Texto em estudo -
-- -- --

Antônio Carvalho Mendes, RIP

Antônio Carvalho Mendes adorava o que fazia. Só essa característica já bastaria para torná-lo um jornalista diferente da imensa maioria: em geral, os jornalistas gostariam de estar fazendo outra coisa, cobrindo outro tipo de assunto, trabalhando em alguma outra função, numa outra empresa, num outro veículo de preferência com salário melhor que o seu, é claro – ou simplesmente prefeririam não estar trabalhando. No mínimo, no mínimo, nos raros casos dos que gostam do que fazem, reclamam sempre do patrão.

Antônio Carvalho Mendes adorava os patrões, e adorava trabalhar exatamente naquilo que fazia. Gostava tanto de trabalhar que não folgava nos fins de semana. Não folgava nunca. E nem gostava de tirar férias. De preferência, não tirava férias.

Durante mais de quatro décadas, todos os dias, sábados, domingos, feriados, Natal, véspera de ano novo, Antônio Carvalho Mendes cuidou da página de falecimentos do Estadão. Várias gerações de jornalistas que passaram pelas redações do Estado e do Jornal da Tarde o conheceram por diversos nomes: Seu Antônio. Toninho. Seu Toninho. Mas os principais, os mais usados, com aquela ironia fina como palha de aço que os jornalistas costumamos ter, eram Toninho Boa Morte, ou seu igual mais metido a refinado, Anthony Good Death.

-- -- --

Material de apoio -
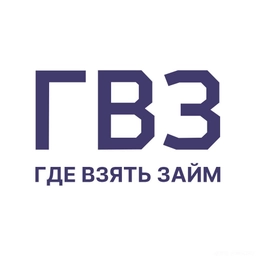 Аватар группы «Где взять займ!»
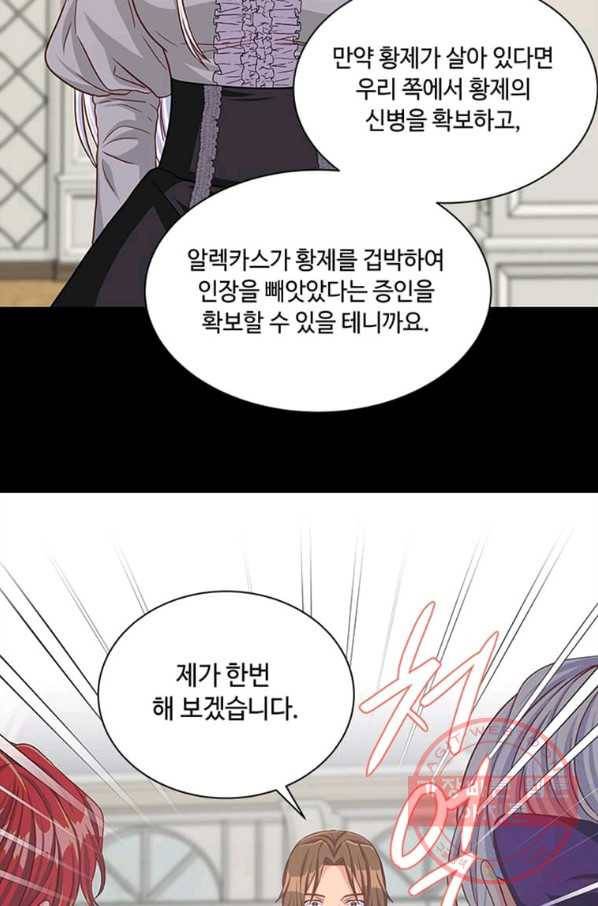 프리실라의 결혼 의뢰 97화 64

-- -- --

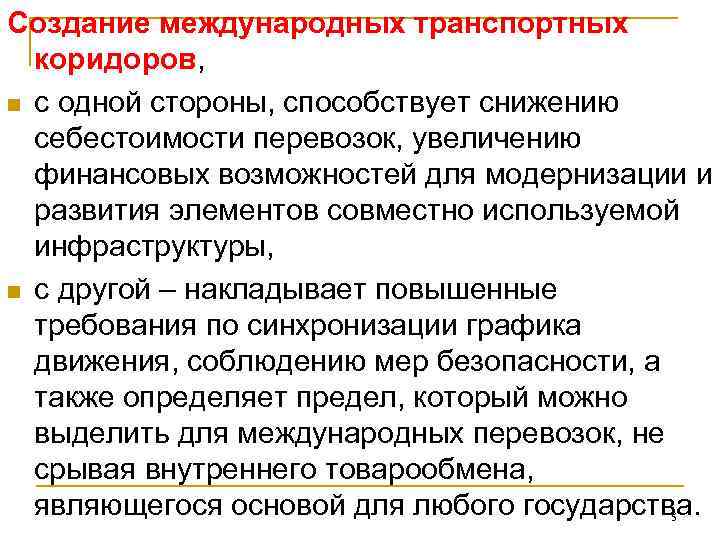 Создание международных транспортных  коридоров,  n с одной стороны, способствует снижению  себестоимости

-- -- --

Requisitos do exercício -
(1) No texto sobre Antônio Carvalho Mendes, de qual página do Estadão ele cuidou durante mais de quatro décadas?
(2) Liste todos os nomes pelos quais Antônio Carvalho Mendes era conhecido pelos jornalistas, segundo o texto em estudo.
(3) Por favor, prossiga o texto sobre Antônio Carvalho Mendes a partir da última frase apresentada.

Respostas do exercício -
(1) Da página de falecimentos do Estadão.

(2) Seu Antônio, Toninho, Seu Toninho, Toninho Boa Morte e Anthony Good Death.

(3)
Os mais antigos, os da minha geração e da que veio antes da minha, em geral não usávamos nome algum para designar Seu Antônio: batíamos três vezes na madeira – tóc, tóc, toc. Fazíamos isso também em relação a um velho fotógrafo e a um velho homem de texto, que tinham fama de dar tremendo azar a quem pronunciasse seus nomes. Não vou pronunciá-los.  

Me deu vontade de escrever alguma coisa sobre Seu Antônio – mesmo correndo o risco de virar motivo de chacota. A pior coisa que pode acontecer com um jornalista quando morre é não haver ninguém que escreva alguma coisa sobre ele. O ideal é que o obituário do jornalista seja escrito por um amigo, para que não fique um texto gelado, anódino. Não fui amigo do Seu Antônio. Mas me deu vontade de escrever alguma coisa mesmo assim.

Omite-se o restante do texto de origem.